Als ik wandel over het Groninger land, kijk ik vaak naar boven. Om me heen is toch niet zoveel te zien, wat boerderijen, kleine dorpjes, kerkjes, koeien en veel akkerland. Het land is leeg en ruim, de horizon ver weg en soms kun je de zeelucht ruiken. De waddenkust is vlakbij.
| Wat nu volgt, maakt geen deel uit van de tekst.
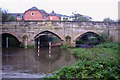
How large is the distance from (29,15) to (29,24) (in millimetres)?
20533

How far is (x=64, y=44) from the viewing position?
19.7m

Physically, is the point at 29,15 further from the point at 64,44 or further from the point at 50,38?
the point at 64,44

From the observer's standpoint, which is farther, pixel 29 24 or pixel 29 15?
pixel 29 15

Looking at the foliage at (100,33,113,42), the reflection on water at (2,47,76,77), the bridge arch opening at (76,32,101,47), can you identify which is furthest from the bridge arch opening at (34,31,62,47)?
the reflection on water at (2,47,76,77)

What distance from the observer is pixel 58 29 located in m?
19.7

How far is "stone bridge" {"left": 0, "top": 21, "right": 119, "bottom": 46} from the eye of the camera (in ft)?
64.4

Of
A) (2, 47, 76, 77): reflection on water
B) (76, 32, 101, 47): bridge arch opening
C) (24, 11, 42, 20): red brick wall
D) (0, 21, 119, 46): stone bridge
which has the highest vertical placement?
(24, 11, 42, 20): red brick wall

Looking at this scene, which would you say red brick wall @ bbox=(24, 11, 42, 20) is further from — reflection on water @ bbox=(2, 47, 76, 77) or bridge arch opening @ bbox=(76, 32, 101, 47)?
reflection on water @ bbox=(2, 47, 76, 77)

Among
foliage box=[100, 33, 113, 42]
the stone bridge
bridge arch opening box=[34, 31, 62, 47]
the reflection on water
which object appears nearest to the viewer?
the reflection on water

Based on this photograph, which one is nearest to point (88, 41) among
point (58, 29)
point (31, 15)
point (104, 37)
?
point (104, 37)

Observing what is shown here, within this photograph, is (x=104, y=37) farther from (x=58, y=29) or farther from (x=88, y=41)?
(x=88, y=41)

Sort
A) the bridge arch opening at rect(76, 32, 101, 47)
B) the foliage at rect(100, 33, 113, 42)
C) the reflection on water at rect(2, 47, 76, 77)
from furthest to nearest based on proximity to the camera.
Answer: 1. the bridge arch opening at rect(76, 32, 101, 47)
2. the foliage at rect(100, 33, 113, 42)
3. the reflection on water at rect(2, 47, 76, 77)

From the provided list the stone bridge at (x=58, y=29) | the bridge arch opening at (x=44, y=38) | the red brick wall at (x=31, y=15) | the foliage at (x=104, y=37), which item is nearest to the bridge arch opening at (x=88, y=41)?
the foliage at (x=104, y=37)

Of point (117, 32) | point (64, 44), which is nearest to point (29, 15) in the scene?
point (64, 44)
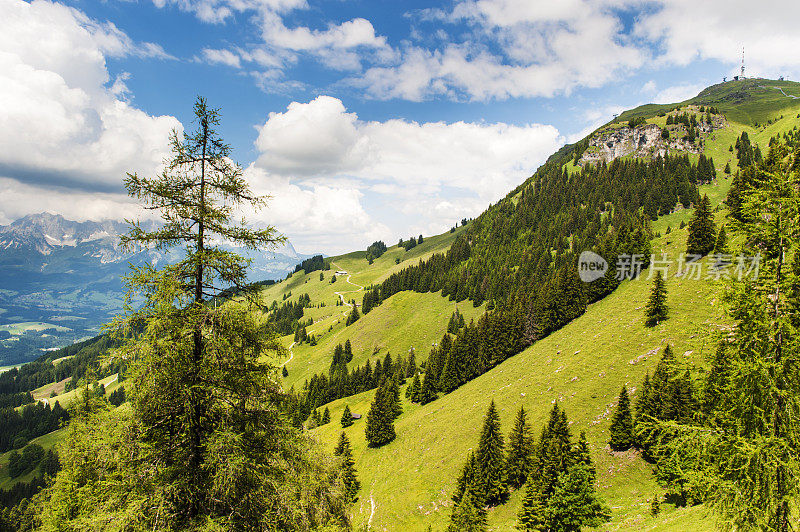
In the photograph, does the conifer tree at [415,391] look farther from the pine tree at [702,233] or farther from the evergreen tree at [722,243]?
the evergreen tree at [722,243]

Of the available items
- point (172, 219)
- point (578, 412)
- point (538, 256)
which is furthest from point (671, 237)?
point (172, 219)

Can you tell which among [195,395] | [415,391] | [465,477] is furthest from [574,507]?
[415,391]

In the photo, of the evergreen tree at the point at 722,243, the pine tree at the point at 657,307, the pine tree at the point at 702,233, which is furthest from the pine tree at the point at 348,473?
the pine tree at the point at 702,233

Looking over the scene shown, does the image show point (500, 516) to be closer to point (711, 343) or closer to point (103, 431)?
point (711, 343)

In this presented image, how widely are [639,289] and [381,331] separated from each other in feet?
286

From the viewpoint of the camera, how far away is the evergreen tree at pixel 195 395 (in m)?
9.00

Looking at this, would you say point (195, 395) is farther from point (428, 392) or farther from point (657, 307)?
point (428, 392)

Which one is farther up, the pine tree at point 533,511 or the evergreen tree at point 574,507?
the evergreen tree at point 574,507

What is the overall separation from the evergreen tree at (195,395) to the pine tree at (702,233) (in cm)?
7930

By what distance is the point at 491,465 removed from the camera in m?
40.0

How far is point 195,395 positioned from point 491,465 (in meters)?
40.1

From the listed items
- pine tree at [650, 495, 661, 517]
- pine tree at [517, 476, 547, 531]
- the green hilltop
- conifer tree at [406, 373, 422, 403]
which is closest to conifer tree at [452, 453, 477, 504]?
the green hilltop

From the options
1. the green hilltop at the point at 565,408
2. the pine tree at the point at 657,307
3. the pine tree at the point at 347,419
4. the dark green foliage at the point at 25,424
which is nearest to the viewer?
the green hilltop at the point at 565,408

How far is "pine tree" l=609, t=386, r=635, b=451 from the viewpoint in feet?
118
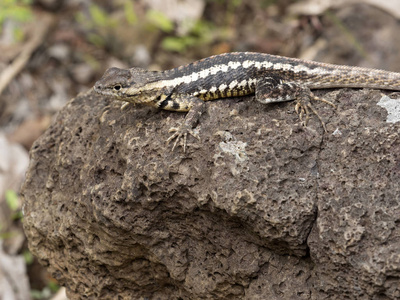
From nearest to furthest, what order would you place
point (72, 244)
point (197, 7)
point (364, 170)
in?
1. point (364, 170)
2. point (72, 244)
3. point (197, 7)

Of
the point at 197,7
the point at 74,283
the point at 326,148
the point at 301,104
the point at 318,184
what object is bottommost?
the point at 74,283

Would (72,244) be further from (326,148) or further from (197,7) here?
(197,7)

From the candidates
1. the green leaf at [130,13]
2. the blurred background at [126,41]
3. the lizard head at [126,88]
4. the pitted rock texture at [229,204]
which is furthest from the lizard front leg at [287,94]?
the green leaf at [130,13]

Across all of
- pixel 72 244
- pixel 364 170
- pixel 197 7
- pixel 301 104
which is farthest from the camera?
pixel 197 7

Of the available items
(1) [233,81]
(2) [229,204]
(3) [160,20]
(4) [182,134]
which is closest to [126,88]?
(4) [182,134]

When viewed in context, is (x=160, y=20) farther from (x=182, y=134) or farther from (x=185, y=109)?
(x=182, y=134)

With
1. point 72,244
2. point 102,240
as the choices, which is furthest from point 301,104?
point 72,244
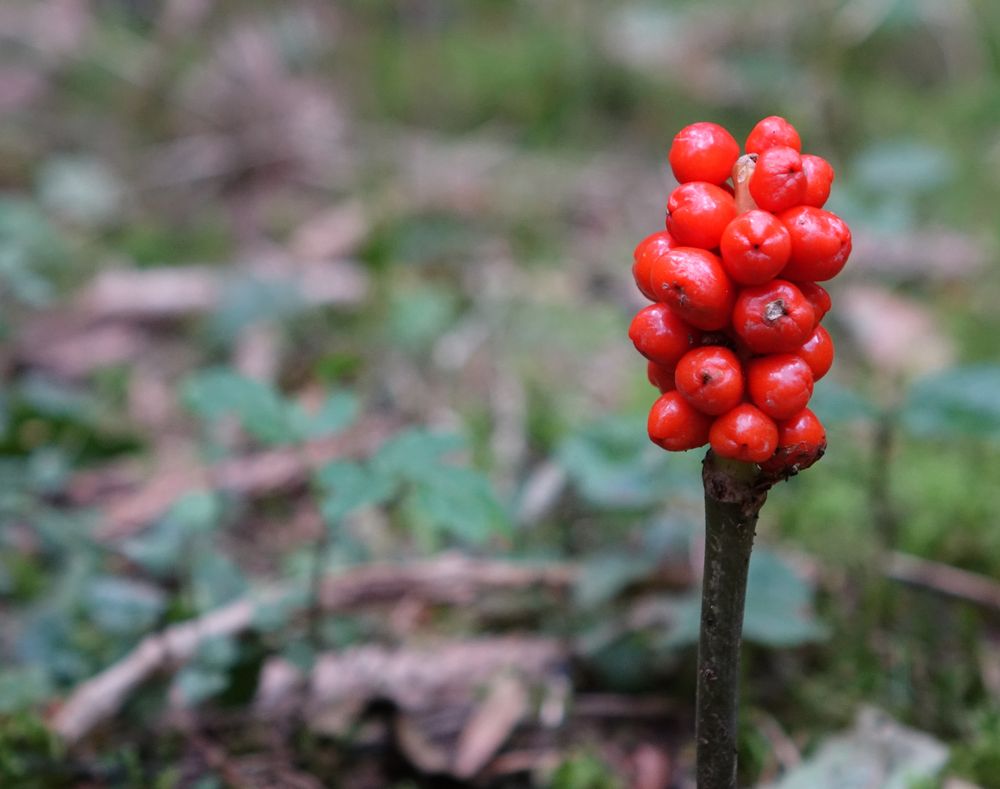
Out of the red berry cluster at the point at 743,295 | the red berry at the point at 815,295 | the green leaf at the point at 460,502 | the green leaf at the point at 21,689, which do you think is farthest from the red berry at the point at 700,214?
the green leaf at the point at 21,689

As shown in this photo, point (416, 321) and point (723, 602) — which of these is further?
point (416, 321)

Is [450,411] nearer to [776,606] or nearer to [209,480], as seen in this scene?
[209,480]

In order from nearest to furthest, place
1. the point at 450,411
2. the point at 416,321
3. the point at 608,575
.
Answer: the point at 608,575 < the point at 450,411 < the point at 416,321

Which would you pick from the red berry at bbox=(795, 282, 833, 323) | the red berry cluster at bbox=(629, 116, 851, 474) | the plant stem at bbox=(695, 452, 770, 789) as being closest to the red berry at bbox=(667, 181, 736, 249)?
the red berry cluster at bbox=(629, 116, 851, 474)

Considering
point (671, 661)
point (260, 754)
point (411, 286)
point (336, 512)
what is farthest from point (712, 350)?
point (411, 286)

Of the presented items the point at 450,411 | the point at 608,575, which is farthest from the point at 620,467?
the point at 450,411

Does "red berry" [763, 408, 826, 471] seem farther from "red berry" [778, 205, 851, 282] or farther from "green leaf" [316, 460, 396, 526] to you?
"green leaf" [316, 460, 396, 526]
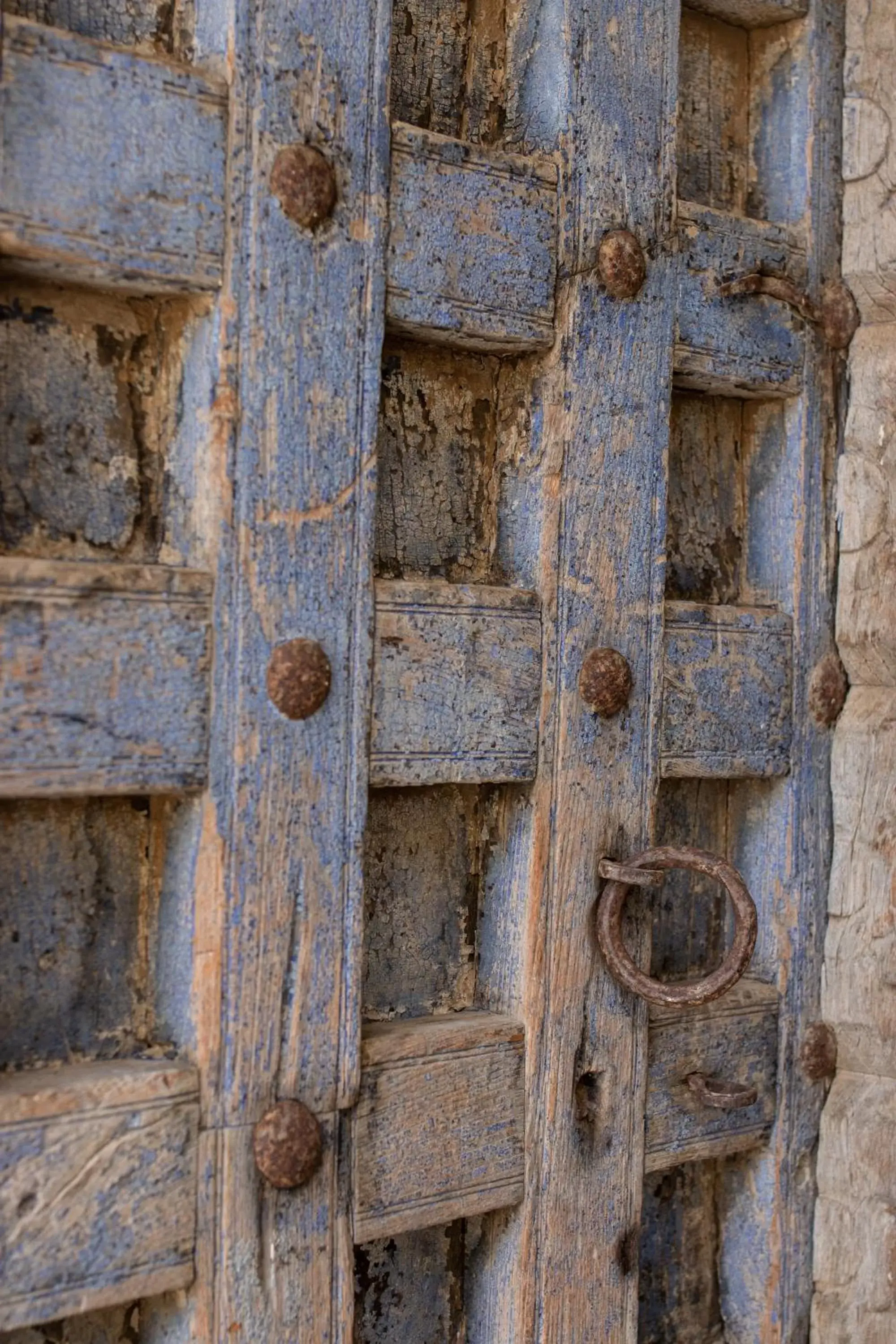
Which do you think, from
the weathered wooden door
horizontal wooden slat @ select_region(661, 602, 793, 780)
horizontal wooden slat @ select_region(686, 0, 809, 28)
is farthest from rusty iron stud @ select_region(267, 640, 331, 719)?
horizontal wooden slat @ select_region(686, 0, 809, 28)

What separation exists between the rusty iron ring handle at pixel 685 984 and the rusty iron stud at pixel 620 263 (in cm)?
74

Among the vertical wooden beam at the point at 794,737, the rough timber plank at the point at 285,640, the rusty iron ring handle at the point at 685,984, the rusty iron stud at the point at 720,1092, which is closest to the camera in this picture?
the rough timber plank at the point at 285,640

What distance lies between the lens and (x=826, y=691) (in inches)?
82.2

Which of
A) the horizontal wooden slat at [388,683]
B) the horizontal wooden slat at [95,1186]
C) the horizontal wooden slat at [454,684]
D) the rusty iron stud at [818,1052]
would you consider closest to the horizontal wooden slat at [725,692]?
the horizontal wooden slat at [388,683]

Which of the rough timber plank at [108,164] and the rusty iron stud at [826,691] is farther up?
the rough timber plank at [108,164]

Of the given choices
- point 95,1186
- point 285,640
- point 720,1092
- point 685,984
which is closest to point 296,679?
point 285,640

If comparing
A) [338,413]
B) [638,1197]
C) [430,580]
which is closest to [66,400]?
[338,413]

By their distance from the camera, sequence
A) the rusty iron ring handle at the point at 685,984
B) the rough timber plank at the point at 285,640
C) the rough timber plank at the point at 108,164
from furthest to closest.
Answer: the rusty iron ring handle at the point at 685,984 < the rough timber plank at the point at 285,640 < the rough timber plank at the point at 108,164

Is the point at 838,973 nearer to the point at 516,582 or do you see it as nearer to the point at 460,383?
the point at 516,582

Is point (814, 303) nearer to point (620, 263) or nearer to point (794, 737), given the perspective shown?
point (620, 263)

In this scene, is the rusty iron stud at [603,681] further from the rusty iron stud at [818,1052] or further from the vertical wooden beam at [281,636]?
the rusty iron stud at [818,1052]

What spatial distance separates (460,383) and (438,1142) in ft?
3.14

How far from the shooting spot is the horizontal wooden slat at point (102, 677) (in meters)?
1.33

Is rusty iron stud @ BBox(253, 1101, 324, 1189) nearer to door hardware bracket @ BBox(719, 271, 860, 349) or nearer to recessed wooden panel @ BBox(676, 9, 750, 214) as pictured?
door hardware bracket @ BBox(719, 271, 860, 349)
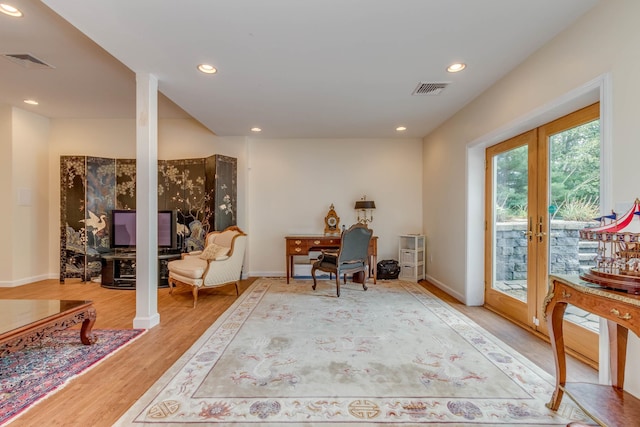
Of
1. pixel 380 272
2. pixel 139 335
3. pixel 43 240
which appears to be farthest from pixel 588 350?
pixel 43 240

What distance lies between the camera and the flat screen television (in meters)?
4.92

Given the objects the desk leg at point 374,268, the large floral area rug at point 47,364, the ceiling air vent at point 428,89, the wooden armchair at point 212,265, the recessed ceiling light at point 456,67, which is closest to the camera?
the large floral area rug at point 47,364

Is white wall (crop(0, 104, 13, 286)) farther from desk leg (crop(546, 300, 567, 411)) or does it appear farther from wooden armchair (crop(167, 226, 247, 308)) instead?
desk leg (crop(546, 300, 567, 411))

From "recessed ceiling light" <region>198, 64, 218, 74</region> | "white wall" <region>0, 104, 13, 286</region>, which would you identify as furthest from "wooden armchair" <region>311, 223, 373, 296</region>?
"white wall" <region>0, 104, 13, 286</region>

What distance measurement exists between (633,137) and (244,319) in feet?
11.5

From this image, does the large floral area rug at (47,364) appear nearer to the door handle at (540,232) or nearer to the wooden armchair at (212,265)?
the wooden armchair at (212,265)

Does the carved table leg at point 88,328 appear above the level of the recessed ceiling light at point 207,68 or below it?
below

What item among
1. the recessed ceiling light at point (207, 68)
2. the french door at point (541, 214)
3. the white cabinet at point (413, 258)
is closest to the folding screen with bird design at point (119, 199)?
the recessed ceiling light at point (207, 68)

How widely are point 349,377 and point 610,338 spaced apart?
160cm

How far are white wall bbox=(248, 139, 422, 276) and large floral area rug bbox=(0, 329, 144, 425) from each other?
299cm

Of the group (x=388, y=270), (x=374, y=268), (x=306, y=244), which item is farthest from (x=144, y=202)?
(x=388, y=270)

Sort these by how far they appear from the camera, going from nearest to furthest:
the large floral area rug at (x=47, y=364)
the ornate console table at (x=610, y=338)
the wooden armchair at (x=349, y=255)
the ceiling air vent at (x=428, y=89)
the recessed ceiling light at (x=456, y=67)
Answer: the ornate console table at (x=610, y=338) < the large floral area rug at (x=47, y=364) < the recessed ceiling light at (x=456, y=67) < the ceiling air vent at (x=428, y=89) < the wooden armchair at (x=349, y=255)

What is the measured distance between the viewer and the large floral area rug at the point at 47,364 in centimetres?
179

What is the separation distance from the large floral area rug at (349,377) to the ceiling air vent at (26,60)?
347 cm
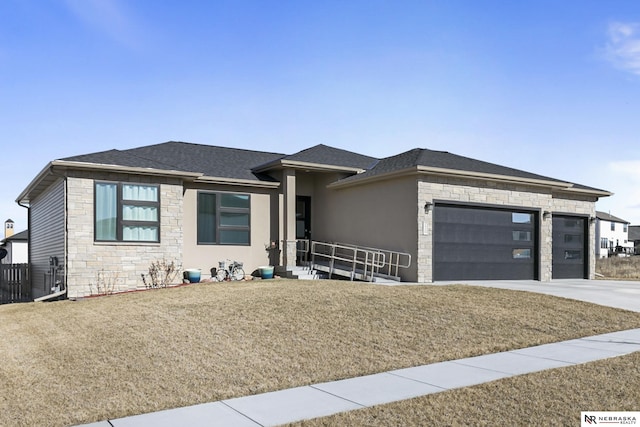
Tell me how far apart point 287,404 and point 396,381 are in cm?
157

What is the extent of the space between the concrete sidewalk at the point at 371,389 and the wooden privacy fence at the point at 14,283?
59.4 ft

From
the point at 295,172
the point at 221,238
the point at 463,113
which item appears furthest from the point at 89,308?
the point at 463,113

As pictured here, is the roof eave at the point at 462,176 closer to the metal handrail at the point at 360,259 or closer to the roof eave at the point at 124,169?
the metal handrail at the point at 360,259

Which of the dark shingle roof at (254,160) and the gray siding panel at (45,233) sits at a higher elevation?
the dark shingle roof at (254,160)

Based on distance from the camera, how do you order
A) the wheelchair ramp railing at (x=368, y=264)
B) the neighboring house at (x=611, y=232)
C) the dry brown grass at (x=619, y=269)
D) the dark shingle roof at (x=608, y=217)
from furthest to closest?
the dark shingle roof at (x=608, y=217)
the neighboring house at (x=611, y=232)
the dry brown grass at (x=619, y=269)
the wheelchair ramp railing at (x=368, y=264)

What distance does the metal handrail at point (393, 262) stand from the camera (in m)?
16.3

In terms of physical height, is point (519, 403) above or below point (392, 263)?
below

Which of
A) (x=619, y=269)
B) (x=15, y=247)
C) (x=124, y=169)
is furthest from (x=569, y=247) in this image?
(x=15, y=247)

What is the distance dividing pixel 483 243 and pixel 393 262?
309cm

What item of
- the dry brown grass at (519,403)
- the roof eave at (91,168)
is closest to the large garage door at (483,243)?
the roof eave at (91,168)

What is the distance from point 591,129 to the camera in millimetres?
15875

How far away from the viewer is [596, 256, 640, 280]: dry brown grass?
2474 centimetres

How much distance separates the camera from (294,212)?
61.6 feet

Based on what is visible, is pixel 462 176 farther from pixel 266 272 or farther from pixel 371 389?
pixel 371 389
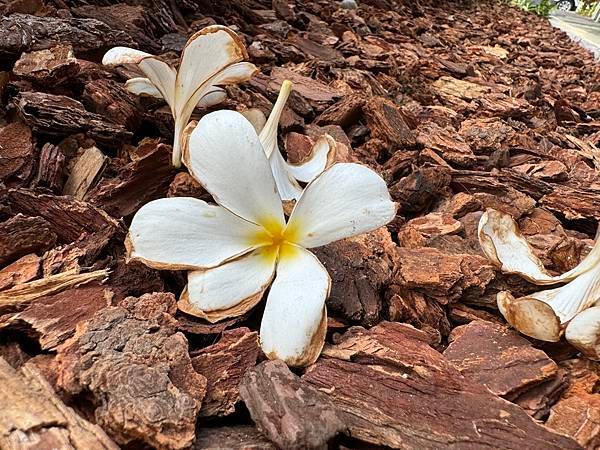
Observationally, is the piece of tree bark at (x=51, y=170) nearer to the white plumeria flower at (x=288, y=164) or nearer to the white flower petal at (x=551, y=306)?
the white plumeria flower at (x=288, y=164)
Als ik wandel door dit oude land kan ik niet anders dan omhoog kijken. Want daar gebeurt het, daar is een meester de hemel aan het beschilderen. In de lucht worden verhalen verteld, ruzies uitgevochten, stormen aangekondigd, lief gehad, gefluisterd, donderpreken afgestoken, klappen uitgedeeld, vredes gesloten. Met fijne pennestreken, potloodlijnen, grove viltstiften en harde mokerslagen wordt het grondse leven becommentarieerd.
Als ik wandel onder de hemel boven Groningen voel ik me opgenomen in dat wat groter is dan ikzelf. Ik voel me veilig, want de lucht liegt niet. De lucht laat zien wat er is of wat er komen gaat. Daardoor weet ik waar ik aan toe ben. En dat vind ik hemels.
Die connectie met wolken: heel bekend. Door jouw woorden in poezie extra herkend.